This statement is one bit of additional evidence of the fact that neither on the basis of logic or history is there such a thing as balance in an armament race between strong nations or blocks of nations. The relatively small-scale armament races of the past never saved the peace between major powers, or guaranteed one of them victory. In order to support that race with its enormous costs, the minds of the people must be filled with fear and hate; the Military Establishment must grow ever stronger and more dominant in the control of affairs of the country. That in itself has always jeopardized democracy. The people, even in a fortunate country like the United States, must forego homes, hospitals, schools, a higher standard of living, in favor of breathtaking expenditures for ever more deadly means of destruction. What we are doing here, with our comparative wealth, must be imitated not only by the Soviet Union, but by nations far poorer in population and natural resources. Right now, in every nation not forcibly disarmed after defeat, a proportion of the budget goes for military expenditures, including French and Dutch colonial wars which, to put it conservatively, cancel the benefits we American taxpayers are giving them under the excellent European recovery plan.

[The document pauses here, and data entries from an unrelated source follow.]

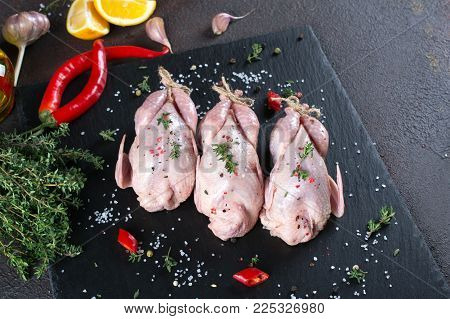 Fresh  raw meat quails ready for cooking on the  slate board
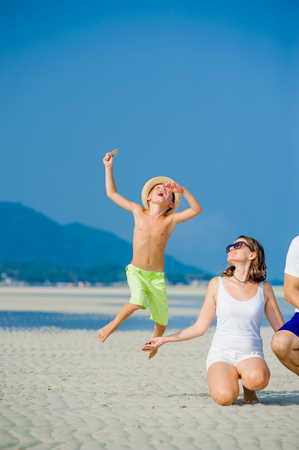 Mother and son having fun on the desert sunny beach Stock Photo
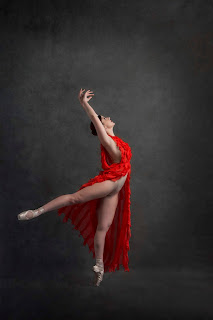 A Beautiful Ballerina in Motion Wearing a Flowing Red Dress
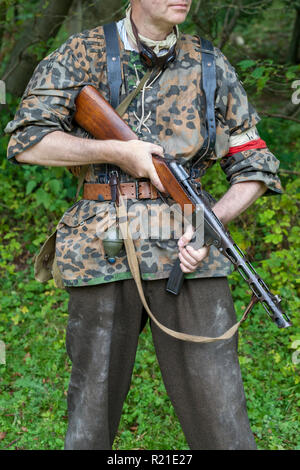 World War 2 reenacter dressed as a Polish resistance fighter and carrying a Russian PPSH-41 sub machine gun, at the Durham Light Infantry Museum, UK - Stock Photo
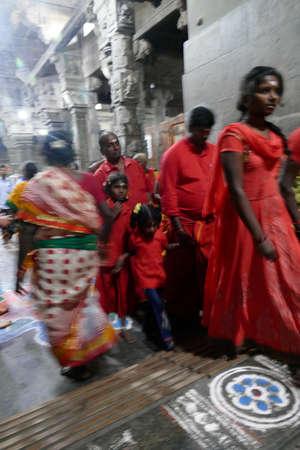 KANCHIPURAM, INDIA - DEC 26, 2019 - Women pilgrims wear red sarees in the Maha Mandapa meeting hall of the Ekambareshwara Temple, 16th - 17th century, Kanchipuram, Tamil Nadu , India Stock fotó - 140847127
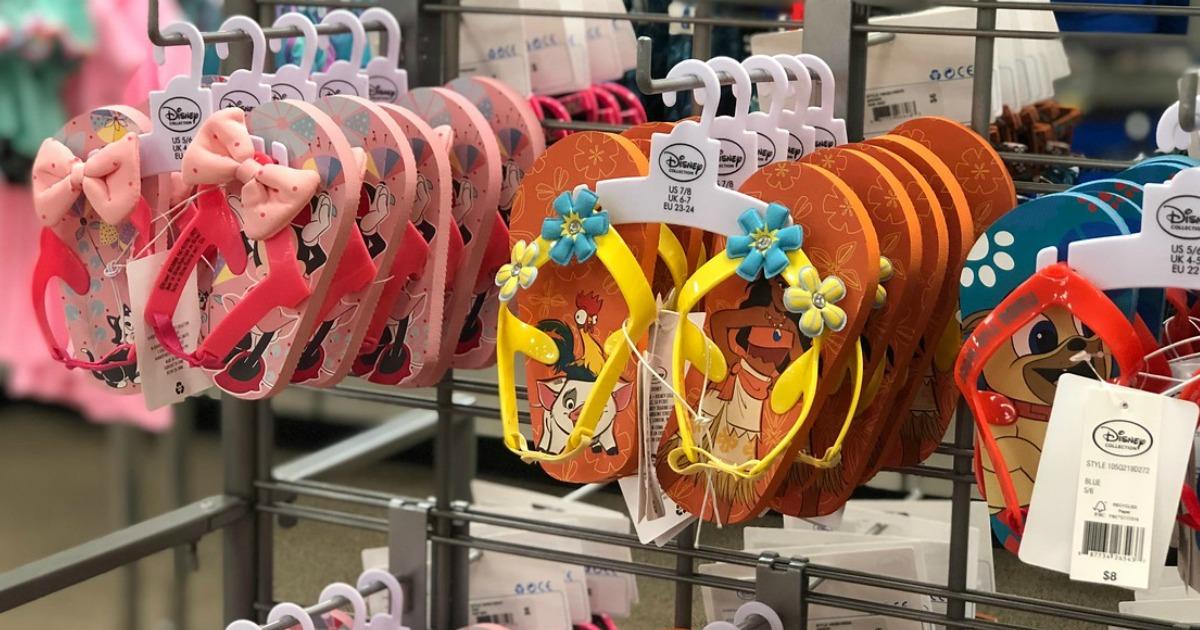 several pairs of kids flip flops hanging on store display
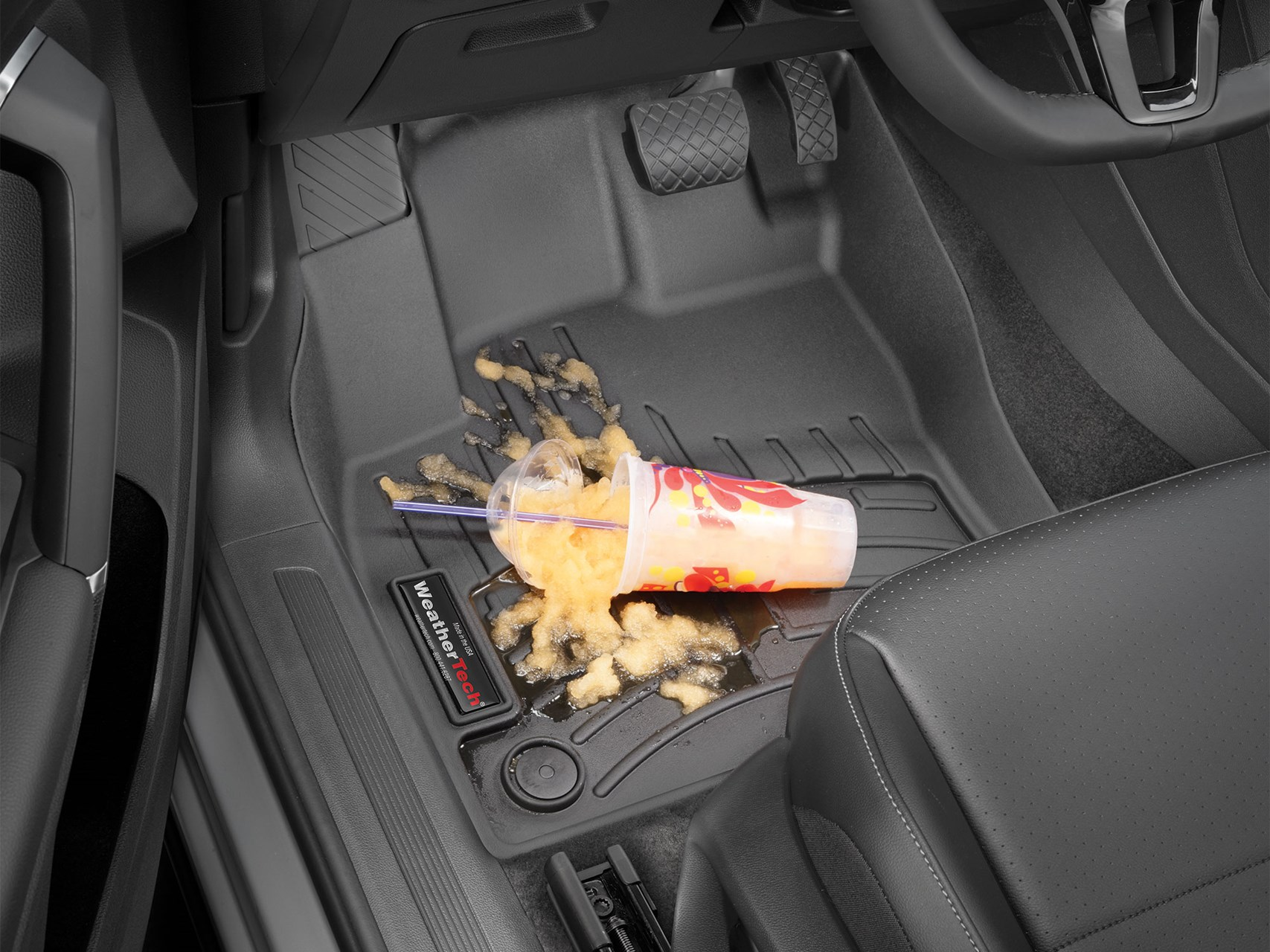 Protect your floors from spills. Image of a spilled frozen drink on a well-fitted liner on the floor of the driver's side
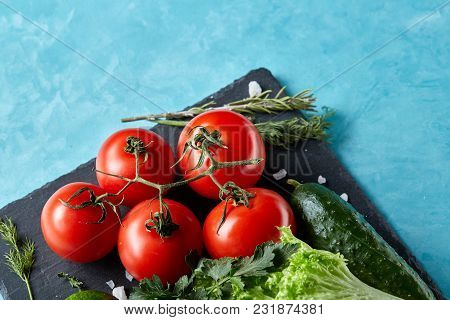 Refreshing Seasoning Close-up Still Life Of Assorted Fresh Vegetables And Herbs On Blue Background,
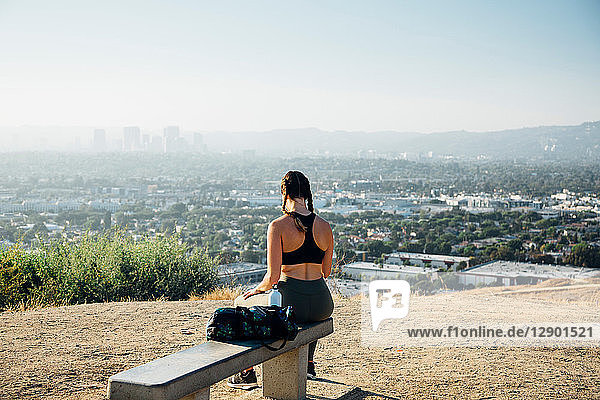 Woman sitting on bench on hilltop  Los Angeles  US
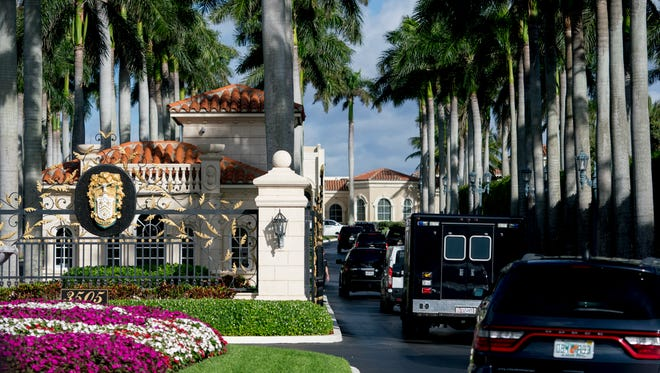 A motorcade carrying President Trump arrives at Trump International Golf Club in West Palm Beach, Fla., on Monday.
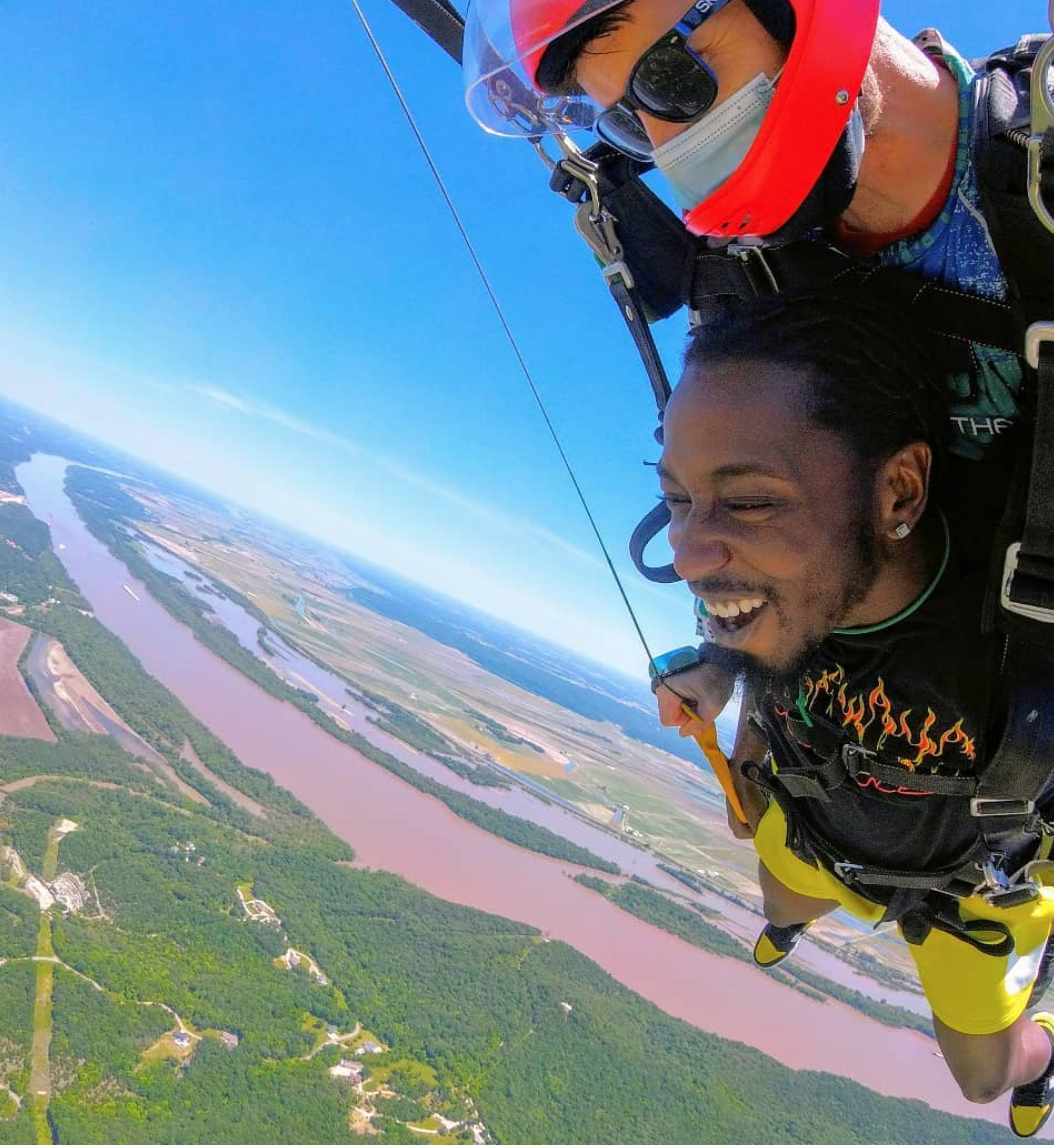 Man smiling with joy as he prepares to land after a tandem skydive with Skydive St Louis
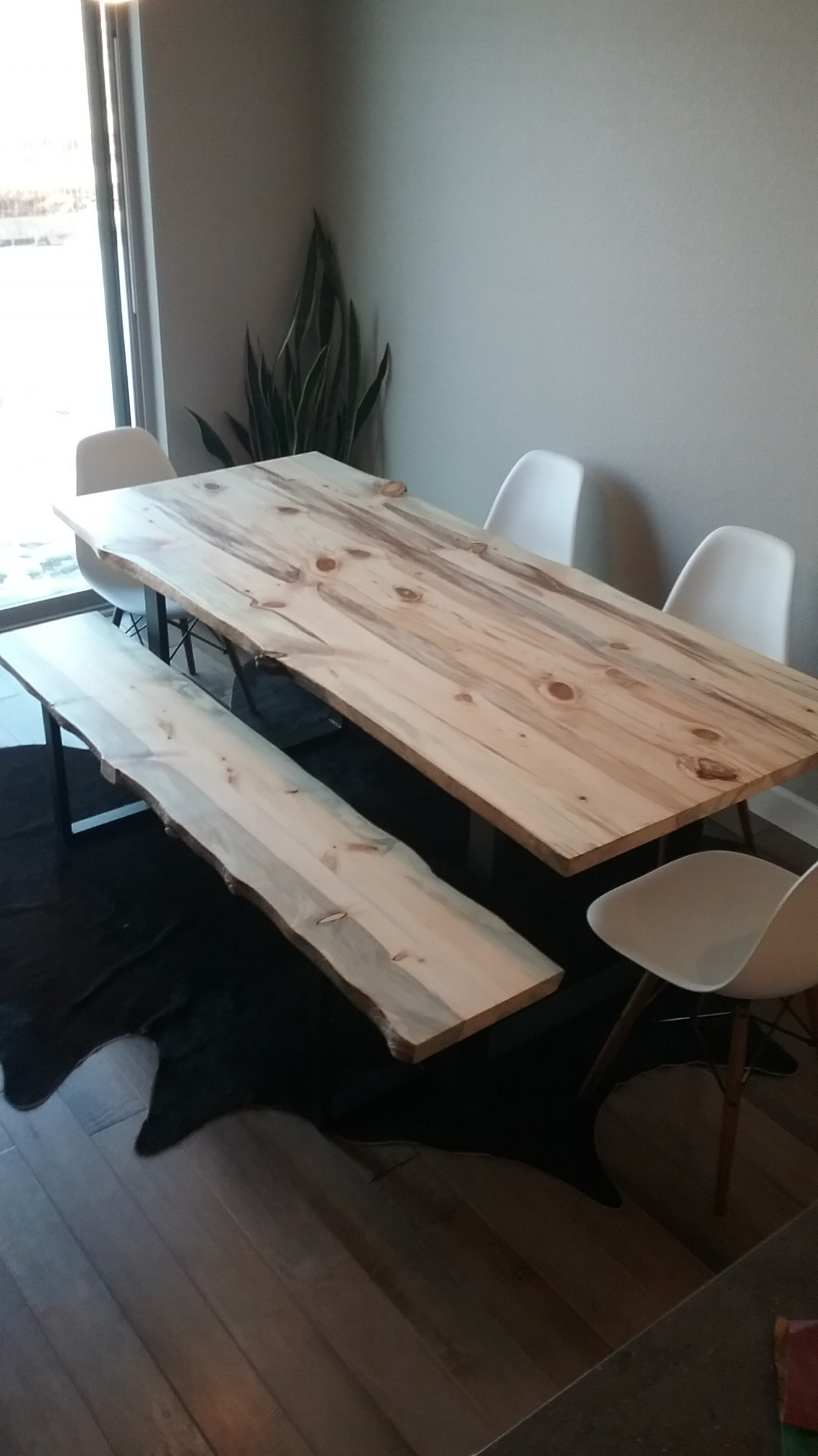 Custom dining table made with three locally harvested beetle slabs. A matching live edge bench, and all resting on a custom fabricated steel frame.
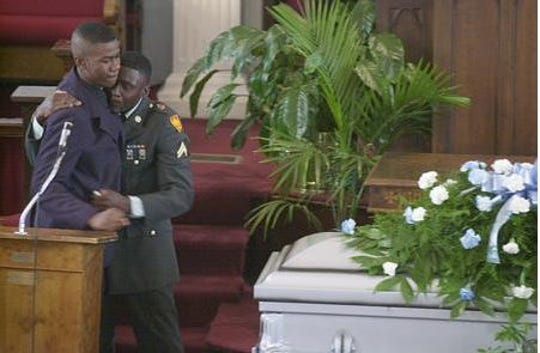 Fishoe's son's Zenas Fishoe and Anthony James Lacy embrace each other at the funeral of their father.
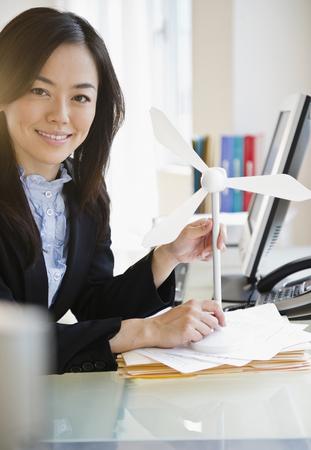 Japanese businesswoman holding model wind turbine Фото со стока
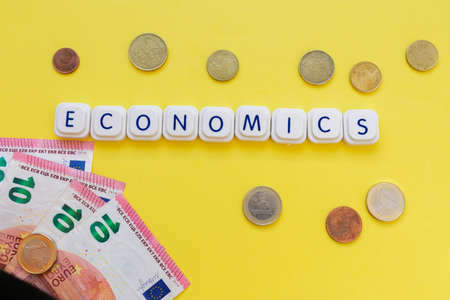 Economics word made with board game letters, with euro coins and bills, over a bright yellow background. Illustration of economic and money
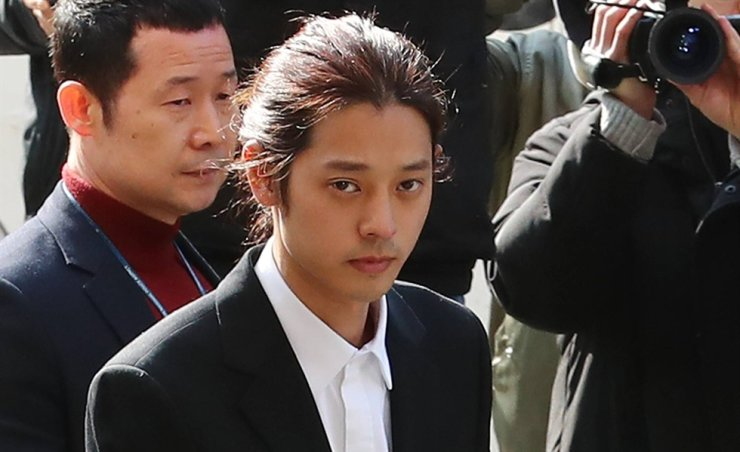 Singer Jung Joon-young enters the Seoul Metropolitan Police Agency to be questioned over gang rape and other sexual violence allegations in this March 14 photo. / Yonhap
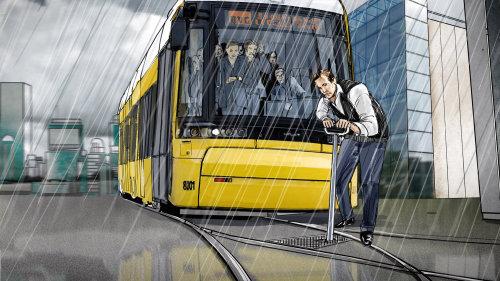 男子在雨天修理电车线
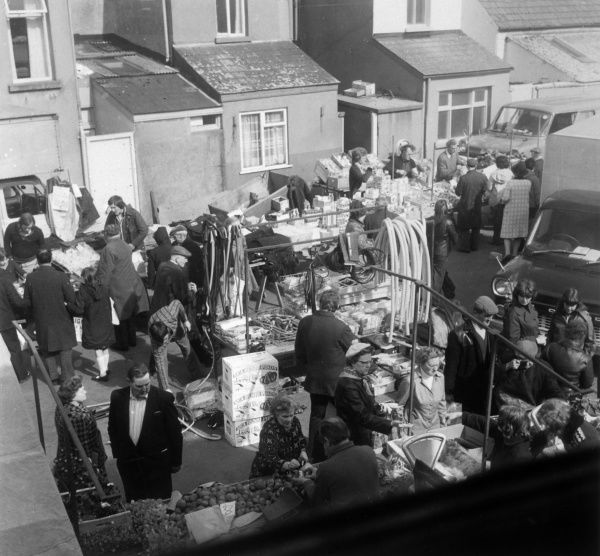 Aerial view of a busy street market in Brynmawr, Wales. Date: 1974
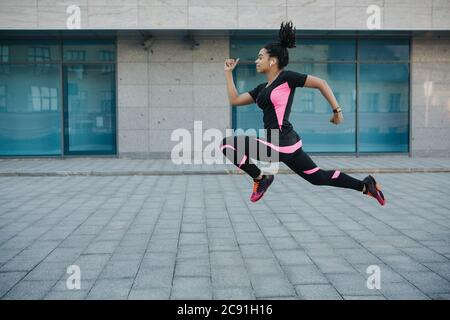 Exercise for weight loss. Woman in sportswear with wireless headphones frozen in air, jumping while running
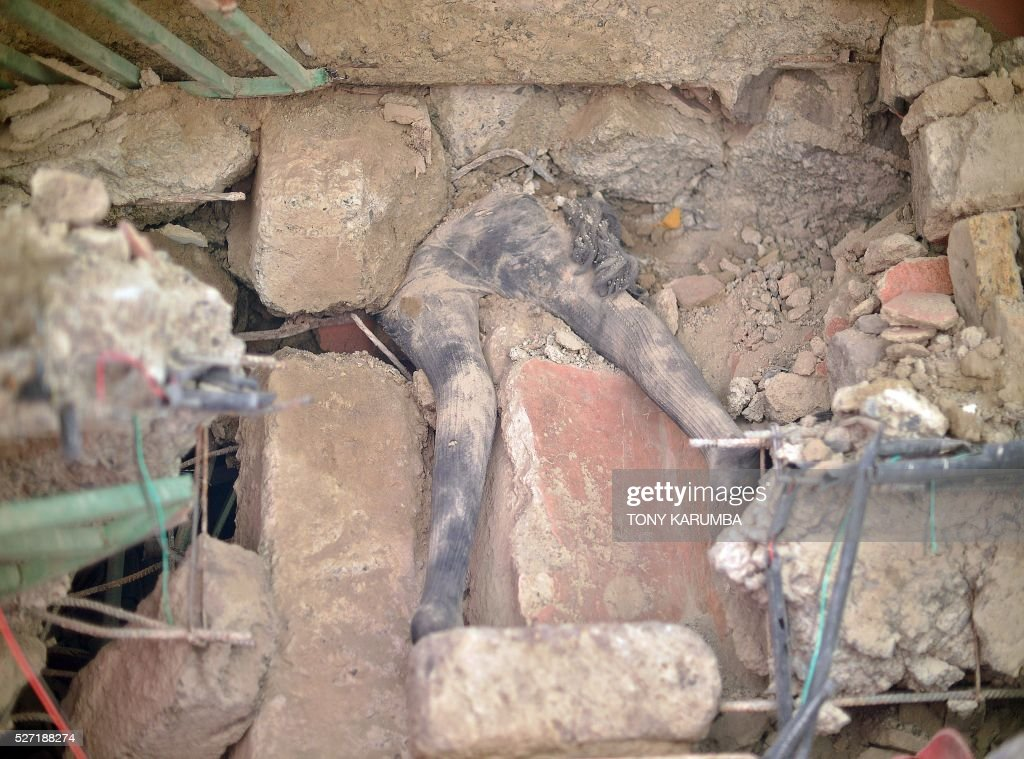 The body of a female lies trapped between collapsed slabs of concrete as rescuers search for bodies trapped in rubble on May 2, 2016 at the scene of a collapsed residential building in the low-income suburb of Huruma in Nairobi. The death toll in the collapse of a six-storey building in Nairobi on April 29 rose to 21 on May 2 after four more bodies were pulled from the rubble of the residential structure that gave way during weekend storms. / AFP / TONY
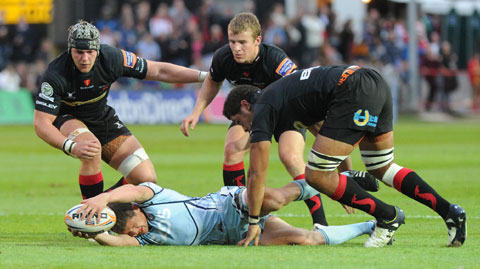 READY TO POUNCE: Dan Lydiate, Jon Evans and Toby Faletau have their eyes on the ball at the breakdown against Cardiff Blues  Picture: MARK LEWIS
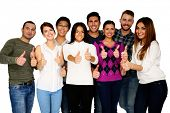 Cheerful group of people with thumbs up - isolated over white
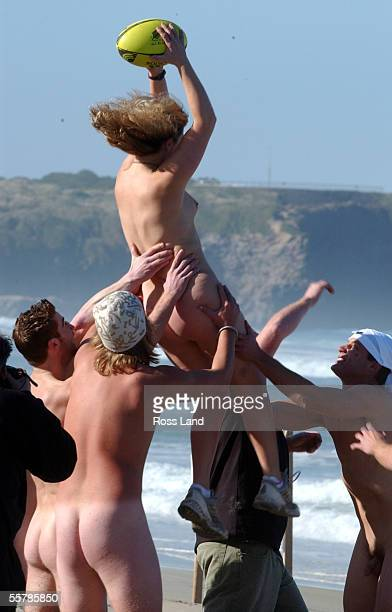Andrea Cooper is lifted in the lineout by her International Barbarians teamates during the nude touch rugby match at St Kilda beach Dunedin Saturday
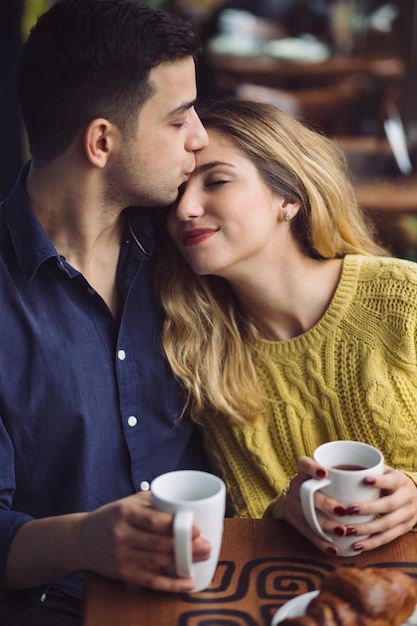 Coppia in amore, bere il caffè nella caffetteria Foto Gratuite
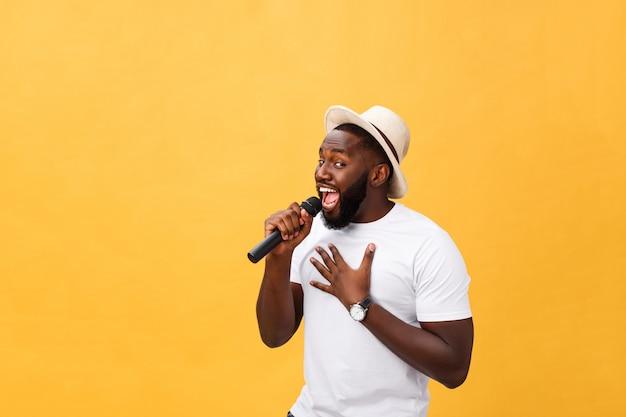 Canto afroamericano hermoso joven del muchacho emocional con el micrófono aislado en fondo amarillo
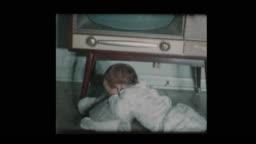 Cute little boy checks out antique television set 1960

It is exceedingly unlikely that the Soviet dictatorship will be mad enough deliberately to risk a war by frontal attack on us. American opinion overwhelmingly agrees with Henry L. Stimson's statement that war in an atomic age would not result in one Rome and one Carthage, but two Carthages. New war will come, as it has come so often before, by bluffs, bluster, threats; by miscalculation; by human blunders under intolerable tensions; by incidents in the various parts of the world in which armed rivals confront each other. The kind of tensions through which we are now going, if continued indefinitely, will result in war. The act of war will be an escape from intolerable psychological strain.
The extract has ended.